А он был. Он был из Шереметевых, тех самых. Мать рассказывала, сбивчиво, быстро, сквозь слезы. Она столько лет молчала, теперь ей хотелось выговориться.
— Конечно, он скрывал свое происхождение. Он и меня неспроста выбрал, наверное, — вздохнула мать, вытирая слезы. — Я же черная кость, чернее не бывает. Он породистый, я — дворняжка. Может, он надеялся, что рядом со мной его порода не такой заметной будет. Да нет, — возразила она самой себе. — Нет, он любил меня, Нина! Он по-настоящему меня любил…

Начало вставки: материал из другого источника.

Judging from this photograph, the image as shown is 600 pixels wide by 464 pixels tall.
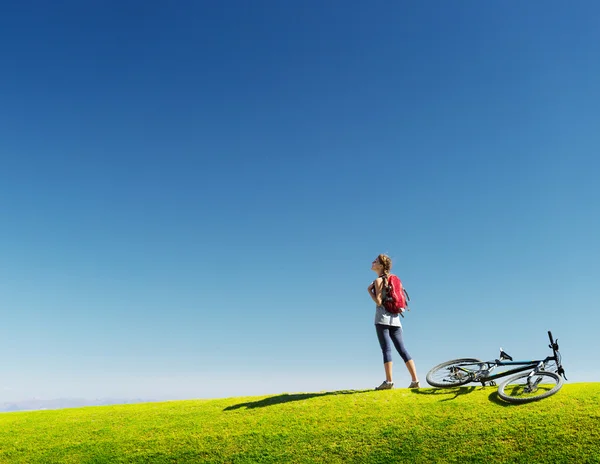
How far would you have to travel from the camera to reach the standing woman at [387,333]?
44.9 ft

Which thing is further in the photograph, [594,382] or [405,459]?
[594,382]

Первый раз его забрали в тридцать четвертом.
— В тридцать четвертом, — прошептала мать, разглаживая пальцами отцовские письма — плотные листки, исписанные мелкими блеклыми строчками. — В тридцать девятом выпустили, в сороковом снова посадили. За что? Ни за что, за происхождение. Вышел после Двадцатого съезда. Больной, кожа да кости, в чем душа держится… Как мы тебя зачали, ты уж прости за откровенность, до сих пор понять не могу… Бог мне тебя послал, видно. Всю жизнь порознь прожили, весь свой бабий век без малого я его ждала. Вместе пожить не судьба, так хоть ребеночка, думаю, от него рожу. И он хотел очень… Он мне сказал перед смертью… Я на сносях была… Он меня за руку взял и говорит: «Если девочка будет — пусть в браке фамилию не меняет. Пусть Шереметевой останется». Разве не выполнила?
— Выполнила. — Нина обняла мать за узкие плечи. — Я помню. Помню, как я замуж выходила и как ты настояла на том, чтобы я свою фамилию оставила. Тогда и нужно было рассказать мне обо всем, мама. Тогда, а не теперь. Может, у меня жизнь бы иначе сложилась, мама, узнай я об этом вовремя. Может быть, я подъезды бы не мыла сейчас…
— Ты бы их мыла, — возразила мать твердо. — Ты бы их на двадцать лет раньше стала мыть. Тебе бы твой научный коммунизм читать не дали, уверяю тебя, с такой-то анкетой, с таким происхождением. У тебя за границей родственников полно наверняка. Это теперь их иметь можно. А тогда, двадцать лет назад? Кто бы тебя в ГДР выпустил на стажировку? А так ты хоть сервиз «Мадонна» оттуда привезла.